Густад предпочел оставить ее вопрос без ответа и обратился к Рошан:
– Ну, моя маленькая обезьянка, то, что ты чувствуешь себя лучше, не значит, что можно бегать и прыгать весь день. Потихоньку-полегоньку, по мере того как у тебя будут прибавляться силы. – Он встал и потянулся. – Так хочется спать. Две ночи в поезде. Но столько всего нужно сделать.
– Тебе не обязательно идти помогать мисс Кутпитье, – сказала Дильнаваз.
– Я вовсе не это имел в виду. Война началась.
– Ну и что ты должен делать, если началась война? Мой муж возьмет винтовку и пойдет воевать? – Она обняла его за шею и прижалась щекой к его плечу. Выздоровление Рошан, благополучное возвращение Густада, новый настрой мисс Кутпитьи – чего еще могла она желать? Дни тревог и печалей позади. Если, конечно, не считать отсутствия Сохраба. Но она чувствовала, что и это теперь каким-то образом уладится.
– Странно ты рассуждаешь, – строго сказал Густад. – С ближайшего вечера был объявлен режим затемнения. Я должен подготовить дом к воздушным налетам.
– В такую даль, до Бомбея, они сразу не долетят, – сказала она, смеясь.
– В такую даль? А ты знаешь, что при современной реактивной авиации пакистанцы могут быть здесь уже через несколько минут? Или ты думаешь, что они пошлют тебе по почте уведомление, когда захотят сбросить бомбу?
– Ладно, баба́, ладно, – добродушно согласилась она. – Делай, что считаешь нужным.
Густад отметил, как хорошо, что он не убрал затемнение, по крайней мере одним делом меньше, и напомнил, как она пилила и пилила его по этому поводу девять лет после войны с Китаем. Но разве в шестьдесят пятом, когда разразилась война с Пакистаном, затемнение не пригодилось?
– Вот и теперь то же самое. История повторяется.
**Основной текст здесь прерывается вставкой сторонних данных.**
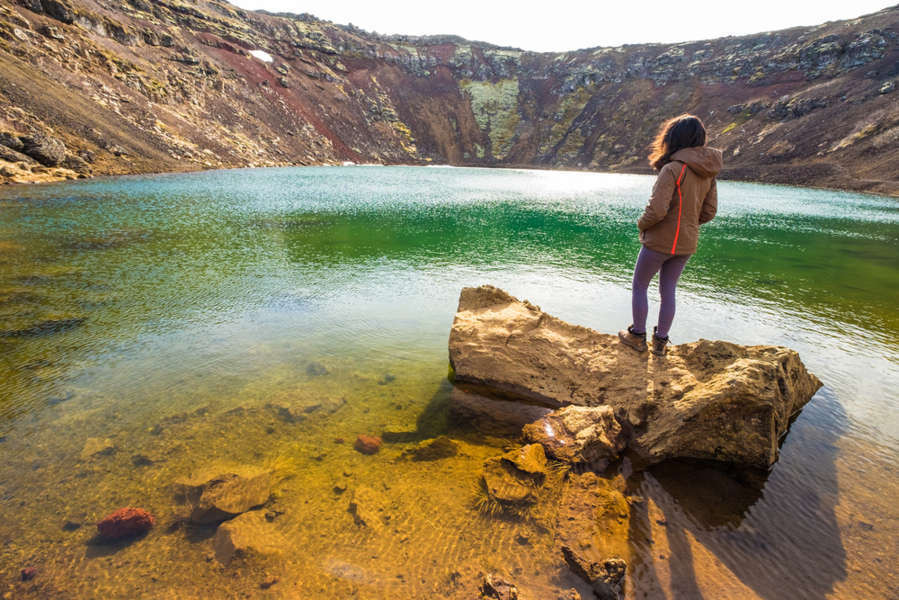 Joven visitando la laguna del lago de Kerid de cerca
– Хорошо-хорошо, баба́, ты был прав.
Он перенес стул к входной двери, чтобы проверить защитную бумагу.
– Пусть Дариуш останется со мной, – сказал он, когда она, вооружившись шваброй на длинной ручке и всевозможными чистящими средствами – метлы из листьев пальм, – собралась уходить. – Мне понадобится его помощь. – В нескольких местах требовалось подправить затемнение. Дариуш стоял рядом, чтобы подавать ему молоток, гвозди и листы черной бумаги. Взобравшись на стул, Густад вдруг осознал, что этим утром в десять часов не было сирены воздушной тревоги. Отныне она будет звучать только в случае реального налета.
Покончив с входной дверью, они переставили стул к окну возле черного письменного стола.
– Это я могу сделать сам, – сказал Дариуш. Он встал на стул и протянул руку за молотком. Но его отец замешкался, мечтательно поглаживая темную деревянную ручку инструмента, на лице его играла отрешенная улыбка.
– Ну? – сказал Дариуш, чтобы вывести его из задумчивости.
Густад испытал прилив гордости, глядя, как пальцы сына уверенно сомкнулись на ручке молотка.
– Ты никогда не видел своего прадедушку, но это его молоток.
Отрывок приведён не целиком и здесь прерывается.